Comment 8 Moe Jette 2017-08-28 09:35:52 MDT
(In reply to Tim Wickberg from comment #4)
> One note - commit a5b47f7b6 drops the EPERM part of the conditional,
> otherwise if root was running without CAP_SETGID for some reason they would
> still persist.
> 
> I am noticing that salloc does not immediately reject a job submission with
> --uid set from a non-root account, and will only exit once the allocation
> request has been granted resulting in stray jobs.

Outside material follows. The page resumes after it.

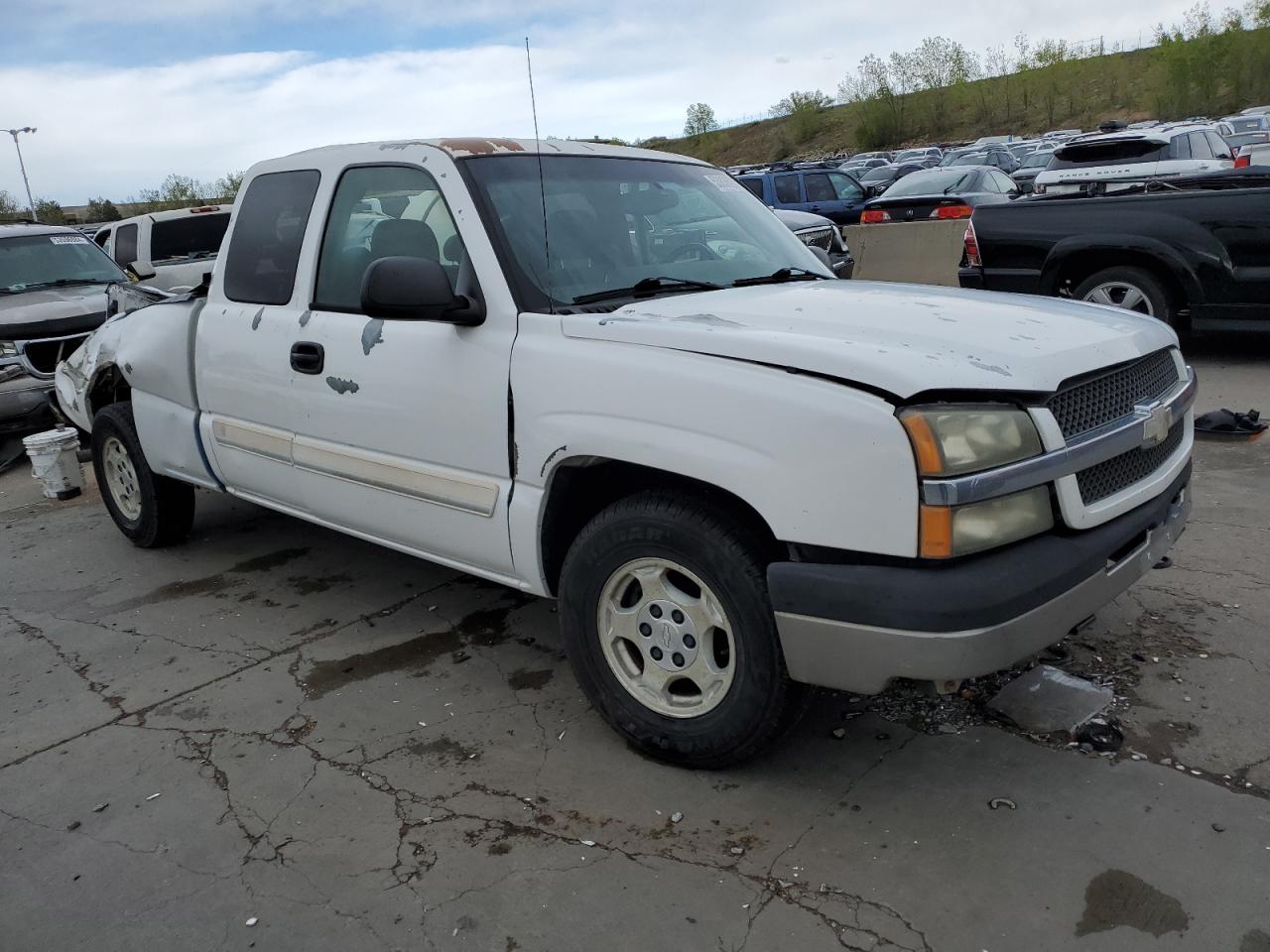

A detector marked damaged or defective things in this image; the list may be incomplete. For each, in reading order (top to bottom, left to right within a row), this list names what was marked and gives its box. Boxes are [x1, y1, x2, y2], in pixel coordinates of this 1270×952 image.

cracked pavement [2, 339, 1270, 948]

A separate bug 4101 has
> been opened to track that.

That change prevented me from being able to execute salloc at all. salloc was always executing setgroups, even for a regular user without the --uid option and exiting.

I've changed the salloc logic to only execute the setgroups call if not running as self, something that I had earlier added to the version 17.11 branch and now backported to version 17.02.
https://github.com/SchedMD/slurm/commit/d03e393058a3b6c8b67eafde2f60dd6101b9774f
Comment 9 Philip Kovacs 2017-08-28 14:34:30 MDT
Are you patching the same code as me?.  The patch I posted on bug 4101

https://bugs.schedmd.com/attachment.cgi?id=5128

was against the 17.02.7 tarball not any more recent branch in git.  I've been running it for quite a while as regular user.  I find it fixes both 4095 and 4101.
Comment 10 Moe Jette 2017-08-28 14:39:44 MDT
(In reply to Philip Kovacs from comment #9)
> Are you patching the same code as me?.  The patch I posted on bug 4101
> 
> https://bugs.schedmd.com/attachment.cgi?id=5128
> 
> was against the 17.02.7 tarball not any more recent branch in git.  I've
> been running it for quite a while as regular user.  I find it fixes both
> 4095 and 4101.

That bug is assigned to someone else. I'll probably leave it in Tim's hands, but I did alert him to this update.